June 16, 2024


It is a visitor publish co-written by Siddharth Thacker and Swatishree Sahu from Aruba Networks.

Aruba Networks is a Silicon Valley firm based mostly in Santa Clara that was based in 2002 by Keerti Melkote and Pankaj Manglik. Aruba is the trade chief in wired, wi-fi, and community safety options. Hewlett-Packard acquired Aruba in 2015, making it a wi-fi networking subsidiary with a variety of next-generation community entry options.

Aruba Networks gives cloud-based platform known as Aruba Central for community administration and AI Ops. Aruba cloud platform helps hundreds of workloads to assist buyer going through manufacturing setting and in addition a separate growth platform for Aruba engineering.

The motivation to construct the answer introduced on this publish was to know the unit economics of the AWS assets utilized by a number of product traces throughout completely different group pillars. Aruba wished a quicker, efficient, and dependable method to analyze value and utilization information and visualize that right into a dashboard. This answer has helped Aruba in a number of methods, together with:

  • Visibility into prices – A number of Aruba groups can now analyze the price of their utility through information surfaced with this answer
  • Value optimization – The answer helps groups determine new cost-optimization alternatives by making them conscious of the higher-cost assets with low utilization to allow them to optimize accordingly
  • Value administration – The Cloud DevOps group, the group who constructed this answer, can successfully plan on the utility stage and have a direct optimistic impression on gross margins
  • Value financial savings – With every day value information out there, engineers can see the financial impression of right-sizing compute and different AWS assets nearly instantly
  • Massive image in addition to granular – Customers can visualize value information from the highest down and monitor value at a enterprise stage and a particular useful resource stage

Overview of the answer

This publish describes how Aruba Networks automated the answer, from producing the AWS Value & Utilization Report (AWS CUR) to its ultimate visualization on Amazon QuickSight. On this answer, they begin by configuring the CUR on their main payer account, which publishes the billing stories to an Amazon Easy Storage Service (Amazon S3) bucket. Then they use an AWS Glue crawler to outline and catalog the CUR information. As the brand new CUR information is delivered every day, the information catalog is up to date, and the information is loaded into an Amazon Redshift database utilizing Amazon Redshift Spectrum and SQL. The reporting and visualization layer is constructed utilizing QuickSight. Lastly, the complete pipeline is automated by utilizing AWS Knowledge Pipeline.
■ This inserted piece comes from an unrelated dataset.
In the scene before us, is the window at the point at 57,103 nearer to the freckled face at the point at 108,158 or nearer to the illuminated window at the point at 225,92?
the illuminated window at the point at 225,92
The next diagram illustrates this structure.

Aruba prefers the AWS CUR Report back to AWS Value Explorer as a result of AWS Value Explorer gives utilization info at a excessive stage, and never sufficient granularity for detailed operations, similar to information switch value. AWS CUR gives essentially the most detailed info out there about your AWS prices and utilization at an hourly granularity. This enables the Aruba workforce to drill down the prices by the hour or day, product or product useful resource, or customized tags, enabling them to attain their targets.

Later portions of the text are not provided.